Each entry that follows must be output without any deviation.
== Given information
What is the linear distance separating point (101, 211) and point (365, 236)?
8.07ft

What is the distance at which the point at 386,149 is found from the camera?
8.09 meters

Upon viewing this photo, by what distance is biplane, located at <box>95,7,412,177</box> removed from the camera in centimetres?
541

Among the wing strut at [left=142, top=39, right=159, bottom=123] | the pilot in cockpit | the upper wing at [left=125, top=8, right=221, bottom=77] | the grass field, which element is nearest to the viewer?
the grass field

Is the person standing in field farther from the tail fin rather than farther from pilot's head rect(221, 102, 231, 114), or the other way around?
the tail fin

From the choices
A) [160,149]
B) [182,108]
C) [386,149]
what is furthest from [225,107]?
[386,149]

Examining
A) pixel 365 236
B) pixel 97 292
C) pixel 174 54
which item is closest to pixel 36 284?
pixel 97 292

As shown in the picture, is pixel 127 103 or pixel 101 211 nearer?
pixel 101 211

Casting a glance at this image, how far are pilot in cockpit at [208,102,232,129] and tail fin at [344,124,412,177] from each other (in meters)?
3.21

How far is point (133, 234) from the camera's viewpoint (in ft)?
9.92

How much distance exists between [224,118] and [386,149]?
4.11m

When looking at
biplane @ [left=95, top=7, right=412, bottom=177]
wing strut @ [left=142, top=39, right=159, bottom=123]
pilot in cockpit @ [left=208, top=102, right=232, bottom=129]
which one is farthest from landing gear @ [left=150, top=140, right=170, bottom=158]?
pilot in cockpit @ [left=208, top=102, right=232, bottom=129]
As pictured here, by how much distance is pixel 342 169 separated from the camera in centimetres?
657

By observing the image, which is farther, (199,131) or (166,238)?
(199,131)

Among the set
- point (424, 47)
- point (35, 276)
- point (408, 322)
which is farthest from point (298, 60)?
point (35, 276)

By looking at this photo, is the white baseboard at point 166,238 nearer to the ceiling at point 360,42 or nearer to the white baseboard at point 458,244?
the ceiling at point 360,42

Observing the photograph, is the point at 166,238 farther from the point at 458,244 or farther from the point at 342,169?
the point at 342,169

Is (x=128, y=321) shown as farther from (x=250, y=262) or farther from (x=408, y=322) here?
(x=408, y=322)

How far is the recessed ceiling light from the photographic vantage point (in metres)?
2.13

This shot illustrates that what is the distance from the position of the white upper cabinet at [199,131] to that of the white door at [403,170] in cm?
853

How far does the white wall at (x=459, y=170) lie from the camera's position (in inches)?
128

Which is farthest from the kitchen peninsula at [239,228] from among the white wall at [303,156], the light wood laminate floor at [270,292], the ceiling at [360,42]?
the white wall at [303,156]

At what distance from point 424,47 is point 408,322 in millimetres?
====
* _Solution to this problem_:
What is the linear distance separating point (101, 211) and point (365, 236)?
8.07ft

What is the distance at which the point at 386,149 is found from the camera?
8.09 meters

Upon viewing this photo, by what distance is biplane, located at <box>95,7,412,177</box> removed from the camera in centimetres?
541

Among the wing strut at [left=142, top=39, right=159, bottom=123] | the pilot in cockpit | the upper wing at [left=125, top=8, right=221, bottom=77] | the grass field, which element is nearest to the viewer?
the grass field

Is the person standing in field farther from the tail fin rather than farther from pilot's head rect(221, 102, 231, 114), or the other way around?
the tail fin

From the choices
A) [160,149]
B) [182,108]
C) [386,149]
what is furthest from [225,107]?
[386,149]

Examining
A) pixel 365 236
B) pixel 97 292
C) pixel 174 54
which item is closest to pixel 36 284?
pixel 97 292

As shown in the picture, is pixel 127 103 or pixel 101 211 nearer?
pixel 101 211

Casting a glance at this image, how far are pilot in cockpit at [208,102,232,129] and tail fin at [344,124,412,177] from each other (in meters)?
3.21

How far is point (133, 234) from the camera's viewpoint (in ft)?
9.92

How much distance exists between [224,118] and [386,149]?
4.11m

When looking at
biplane @ [left=95, top=7, right=412, bottom=177]
wing strut @ [left=142, top=39, right=159, bottom=123]
pilot in cockpit @ [left=208, top=102, right=232, bottom=129]
which one is farthest from landing gear @ [left=150, top=140, right=170, bottom=158]?
pilot in cockpit @ [left=208, top=102, right=232, bottom=129]
As pictured here, by how much distance is pixel 342 169 separated from the camera in centimetres?
657

By observing the image, which is farther, (199,131) or (166,238)?
(199,131)

Among the set
- point (424, 47)
- point (35, 276)
- point (408, 322)
which is farthest from point (298, 60)?
point (35, 276)

By looking at this photo, is the white baseboard at point 166,238 nearer to the ceiling at point 360,42 or nearer to the white baseboard at point 458,244?
the ceiling at point 360,42

Observing the photograph, is the point at 166,238 farther from the point at 458,244 or farther from the point at 342,169?
the point at 342,169

Is (x=128, y=321) shown as farther from (x=250, y=262) or farther from (x=408, y=322) here?
(x=408, y=322)

How far is the recessed ceiling light from the photographic vantage point (in metres)?
2.13

This shot illustrates that what is the distance from the position of the white upper cabinet at [199,131] to that of the white door at [403,170] in cm?
853

How far does the white wall at (x=459, y=170) lie from the camera's position (in inches)?
128

Which is farthest from the kitchen peninsula at [239,228] from among the white wall at [303,156], the light wood laminate floor at [270,292], the ceiling at [360,42]?
the white wall at [303,156]

At what distance from point 424,47 is point 408,322 in millimetres?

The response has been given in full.